▶ _YOUR GOAL_: Gather every line of the listing below that contains the string "http", treating uppercase and lowercase as different.

Data excerpts

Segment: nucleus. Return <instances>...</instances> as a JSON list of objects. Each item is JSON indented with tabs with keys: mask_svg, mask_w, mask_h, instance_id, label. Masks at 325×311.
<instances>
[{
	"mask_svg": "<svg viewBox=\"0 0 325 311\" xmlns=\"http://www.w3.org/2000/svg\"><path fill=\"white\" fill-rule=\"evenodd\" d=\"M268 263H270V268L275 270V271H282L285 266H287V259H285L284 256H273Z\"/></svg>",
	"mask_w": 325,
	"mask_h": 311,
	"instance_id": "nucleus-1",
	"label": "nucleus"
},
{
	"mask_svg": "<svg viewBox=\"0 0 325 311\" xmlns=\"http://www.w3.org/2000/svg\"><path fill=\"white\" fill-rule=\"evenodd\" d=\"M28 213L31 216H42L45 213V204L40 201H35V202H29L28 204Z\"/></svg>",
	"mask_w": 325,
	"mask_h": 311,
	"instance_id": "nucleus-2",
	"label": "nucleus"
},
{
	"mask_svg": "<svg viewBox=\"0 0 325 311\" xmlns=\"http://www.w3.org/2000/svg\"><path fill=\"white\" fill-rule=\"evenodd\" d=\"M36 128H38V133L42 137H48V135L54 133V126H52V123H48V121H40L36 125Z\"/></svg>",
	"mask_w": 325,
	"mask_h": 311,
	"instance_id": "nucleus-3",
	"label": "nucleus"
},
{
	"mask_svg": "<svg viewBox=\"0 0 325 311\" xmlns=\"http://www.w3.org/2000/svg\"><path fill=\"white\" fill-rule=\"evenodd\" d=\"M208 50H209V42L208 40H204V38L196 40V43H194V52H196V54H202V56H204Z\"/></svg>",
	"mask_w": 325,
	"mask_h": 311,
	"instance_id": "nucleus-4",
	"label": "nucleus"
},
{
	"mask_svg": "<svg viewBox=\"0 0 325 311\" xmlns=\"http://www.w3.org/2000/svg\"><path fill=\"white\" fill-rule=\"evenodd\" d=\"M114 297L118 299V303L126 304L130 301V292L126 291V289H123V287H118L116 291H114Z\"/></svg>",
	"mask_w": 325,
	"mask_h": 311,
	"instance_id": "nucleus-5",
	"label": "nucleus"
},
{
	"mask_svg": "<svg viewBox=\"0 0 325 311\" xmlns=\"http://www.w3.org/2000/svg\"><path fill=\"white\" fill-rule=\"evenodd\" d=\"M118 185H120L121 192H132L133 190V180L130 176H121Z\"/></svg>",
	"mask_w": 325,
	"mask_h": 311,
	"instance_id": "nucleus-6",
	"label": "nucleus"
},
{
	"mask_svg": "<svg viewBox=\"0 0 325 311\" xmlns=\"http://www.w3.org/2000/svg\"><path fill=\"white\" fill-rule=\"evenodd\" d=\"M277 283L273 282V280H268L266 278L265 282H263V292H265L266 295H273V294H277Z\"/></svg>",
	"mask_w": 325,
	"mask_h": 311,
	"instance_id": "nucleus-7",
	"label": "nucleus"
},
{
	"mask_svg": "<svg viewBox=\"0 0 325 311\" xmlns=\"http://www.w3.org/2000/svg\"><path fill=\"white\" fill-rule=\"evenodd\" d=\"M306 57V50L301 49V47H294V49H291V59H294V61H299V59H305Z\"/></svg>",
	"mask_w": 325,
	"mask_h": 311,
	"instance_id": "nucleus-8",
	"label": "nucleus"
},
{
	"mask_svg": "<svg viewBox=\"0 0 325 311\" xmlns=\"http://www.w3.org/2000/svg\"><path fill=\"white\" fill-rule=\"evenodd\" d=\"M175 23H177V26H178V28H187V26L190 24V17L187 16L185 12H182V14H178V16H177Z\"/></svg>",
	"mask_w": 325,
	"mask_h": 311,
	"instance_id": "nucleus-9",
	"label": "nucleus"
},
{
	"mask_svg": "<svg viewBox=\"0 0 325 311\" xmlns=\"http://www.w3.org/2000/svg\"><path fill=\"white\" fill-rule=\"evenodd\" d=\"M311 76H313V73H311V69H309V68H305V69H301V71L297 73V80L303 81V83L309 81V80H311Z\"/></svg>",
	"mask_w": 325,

▶ _ANSWER TO THE TASK_:
	"mask_svg": "<svg viewBox=\"0 0 325 311\" xmlns=\"http://www.w3.org/2000/svg\"><path fill=\"white\" fill-rule=\"evenodd\" d=\"M268 263H270V268L275 270V271H282L285 266H287V259H285L284 256H273Z\"/></svg>",
	"mask_svg": "<svg viewBox=\"0 0 325 311\" xmlns=\"http://www.w3.org/2000/svg\"><path fill=\"white\" fill-rule=\"evenodd\" d=\"M28 213L31 216H42L45 213V204L40 201H35V202H29L28 204Z\"/></svg>",
	"mask_svg": "<svg viewBox=\"0 0 325 311\" xmlns=\"http://www.w3.org/2000/svg\"><path fill=\"white\" fill-rule=\"evenodd\" d=\"M36 128H38V133L42 137H48V135L54 133V126H52V123H48V121H40L36 125Z\"/></svg>",
	"mask_svg": "<svg viewBox=\"0 0 325 311\" xmlns=\"http://www.w3.org/2000/svg\"><path fill=\"white\" fill-rule=\"evenodd\" d=\"M208 50H209V42L208 40H204V38L196 40V43H194V52H196V54H202V56H204Z\"/></svg>",
	"mask_svg": "<svg viewBox=\"0 0 325 311\" xmlns=\"http://www.w3.org/2000/svg\"><path fill=\"white\" fill-rule=\"evenodd\" d=\"M114 297L118 299V303L126 304L130 301V292L126 291V289H123V287H118L116 291H114Z\"/></svg>",
	"mask_svg": "<svg viewBox=\"0 0 325 311\" xmlns=\"http://www.w3.org/2000/svg\"><path fill=\"white\" fill-rule=\"evenodd\" d=\"M118 185H120L121 192H132L133 190V180L130 176H121Z\"/></svg>",
	"mask_svg": "<svg viewBox=\"0 0 325 311\" xmlns=\"http://www.w3.org/2000/svg\"><path fill=\"white\" fill-rule=\"evenodd\" d=\"M277 283L273 282V280H268L266 278L265 282H263V292H265L266 295H273V294H277Z\"/></svg>",
	"mask_svg": "<svg viewBox=\"0 0 325 311\" xmlns=\"http://www.w3.org/2000/svg\"><path fill=\"white\" fill-rule=\"evenodd\" d=\"M306 57V50L301 49V47H294V49H291V59H294V61H299V59H305Z\"/></svg>",
	"mask_svg": "<svg viewBox=\"0 0 325 311\" xmlns=\"http://www.w3.org/2000/svg\"><path fill=\"white\" fill-rule=\"evenodd\" d=\"M175 23H177V26H178V28H187V26L190 24V17L187 16L185 12H182V14H178V16H177Z\"/></svg>",
	"mask_svg": "<svg viewBox=\"0 0 325 311\" xmlns=\"http://www.w3.org/2000/svg\"><path fill=\"white\" fill-rule=\"evenodd\" d=\"M311 76H313V73H311V69H309V68H305V69H301V71L297 73V80L303 81V83L309 81V80H311Z\"/></svg>",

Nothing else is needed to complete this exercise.